**SOURCE DOCUMENT**
+++
Seven years, an MBA and more meetings with clubs worldwide than he can count later, having gained support and the ear of Pere Guardiola, Manchester City manager Pep’s brother, and Jose Ramon Capdevila, Real Madrid’s former head of football operations, as a business partner, Player Lens is one of football’s best kept secrets.

“It’s a great platform,” Pere Guardiola tells i. “Everything is moving online. You have Airbnb, you have Uber, you have all of these platforms in all markets and industries except football. That’s why I became interested.”

Graphic to accompany Sam Cunningham's news report/feature on "Player Lens" in iweekend 4 July 2020
Some of the information available on Player Lens (Graphic: i)

Hemmings, a thick-rimmed spectacle wearing 46-year-old, takes me through the system.

It is like real-life Football Manager. Users can search for players based on transfer fee, expected wages, availability, attributes, position, style of player, comparisons to players. When a player of interest is identified the user can click through for more detailed statistics and videos of that player’s highlights or entire recent matches.
+++
**ENTRIES SHOWN**
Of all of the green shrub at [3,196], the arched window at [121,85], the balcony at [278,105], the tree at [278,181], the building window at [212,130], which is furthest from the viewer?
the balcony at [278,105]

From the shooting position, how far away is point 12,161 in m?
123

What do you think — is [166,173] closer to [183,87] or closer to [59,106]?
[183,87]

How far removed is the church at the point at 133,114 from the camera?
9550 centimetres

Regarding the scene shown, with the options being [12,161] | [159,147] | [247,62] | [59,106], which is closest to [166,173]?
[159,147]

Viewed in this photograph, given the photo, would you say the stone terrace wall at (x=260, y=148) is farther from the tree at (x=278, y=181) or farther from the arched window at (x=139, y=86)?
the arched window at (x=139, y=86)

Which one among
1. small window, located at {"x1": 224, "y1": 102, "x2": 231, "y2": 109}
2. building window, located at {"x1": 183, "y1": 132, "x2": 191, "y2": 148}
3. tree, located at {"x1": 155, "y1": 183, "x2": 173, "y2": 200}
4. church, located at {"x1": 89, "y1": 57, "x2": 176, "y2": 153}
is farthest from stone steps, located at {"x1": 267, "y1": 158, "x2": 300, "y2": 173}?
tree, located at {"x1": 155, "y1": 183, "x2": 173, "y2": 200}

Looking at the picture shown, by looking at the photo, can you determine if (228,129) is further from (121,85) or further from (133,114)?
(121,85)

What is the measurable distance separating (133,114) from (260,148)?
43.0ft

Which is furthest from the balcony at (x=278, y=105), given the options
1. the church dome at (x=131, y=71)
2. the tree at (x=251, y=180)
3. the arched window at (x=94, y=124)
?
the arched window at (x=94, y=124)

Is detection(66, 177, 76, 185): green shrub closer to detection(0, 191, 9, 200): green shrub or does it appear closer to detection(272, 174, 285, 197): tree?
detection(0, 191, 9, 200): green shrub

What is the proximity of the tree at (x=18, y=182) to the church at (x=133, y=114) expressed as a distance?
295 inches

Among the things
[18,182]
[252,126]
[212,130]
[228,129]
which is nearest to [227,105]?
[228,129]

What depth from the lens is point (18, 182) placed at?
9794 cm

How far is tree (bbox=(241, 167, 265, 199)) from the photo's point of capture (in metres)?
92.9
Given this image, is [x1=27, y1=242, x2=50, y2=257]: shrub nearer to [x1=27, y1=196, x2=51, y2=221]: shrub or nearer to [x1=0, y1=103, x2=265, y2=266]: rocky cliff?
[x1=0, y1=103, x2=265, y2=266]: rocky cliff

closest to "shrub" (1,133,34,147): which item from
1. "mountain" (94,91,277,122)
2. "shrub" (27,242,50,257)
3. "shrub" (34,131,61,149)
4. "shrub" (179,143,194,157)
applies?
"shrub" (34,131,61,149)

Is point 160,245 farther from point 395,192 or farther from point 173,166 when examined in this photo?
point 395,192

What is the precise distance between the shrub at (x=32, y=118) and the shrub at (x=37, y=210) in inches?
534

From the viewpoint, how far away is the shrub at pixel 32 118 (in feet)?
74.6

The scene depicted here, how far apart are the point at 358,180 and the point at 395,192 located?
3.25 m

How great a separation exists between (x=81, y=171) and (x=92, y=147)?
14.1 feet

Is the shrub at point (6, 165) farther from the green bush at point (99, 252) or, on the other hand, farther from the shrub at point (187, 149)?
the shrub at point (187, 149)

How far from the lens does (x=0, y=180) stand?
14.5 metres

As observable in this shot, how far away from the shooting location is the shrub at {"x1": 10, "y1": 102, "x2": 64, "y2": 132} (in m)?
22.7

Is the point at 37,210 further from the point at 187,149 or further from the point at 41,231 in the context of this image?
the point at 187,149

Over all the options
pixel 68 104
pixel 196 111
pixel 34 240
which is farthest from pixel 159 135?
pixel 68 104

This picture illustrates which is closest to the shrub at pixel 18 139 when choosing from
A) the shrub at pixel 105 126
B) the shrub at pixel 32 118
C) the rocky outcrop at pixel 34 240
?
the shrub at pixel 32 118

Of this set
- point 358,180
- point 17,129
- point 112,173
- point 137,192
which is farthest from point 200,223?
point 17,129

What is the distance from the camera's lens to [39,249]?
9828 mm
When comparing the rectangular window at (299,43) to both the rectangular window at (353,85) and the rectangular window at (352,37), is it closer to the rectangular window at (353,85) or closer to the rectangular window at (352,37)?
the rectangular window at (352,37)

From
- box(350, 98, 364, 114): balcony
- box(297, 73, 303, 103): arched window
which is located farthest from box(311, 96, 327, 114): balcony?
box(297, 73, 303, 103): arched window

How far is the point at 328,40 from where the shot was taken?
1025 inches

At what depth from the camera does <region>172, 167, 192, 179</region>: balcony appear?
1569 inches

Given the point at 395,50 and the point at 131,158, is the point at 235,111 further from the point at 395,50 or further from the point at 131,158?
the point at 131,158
+++
Answer these questions from the Player Lens article:
(a) What post did Jose Ramon Capdevila formerly hold?
(b) How old is Hemmings?
(c) What can a user view after clicking through on a player of interest?

(a) He was Real Madrid's head of football operations.
(b) He is 46.
(c) The user can view more detailed statistics and videos of that player's highlights or entire recent matches.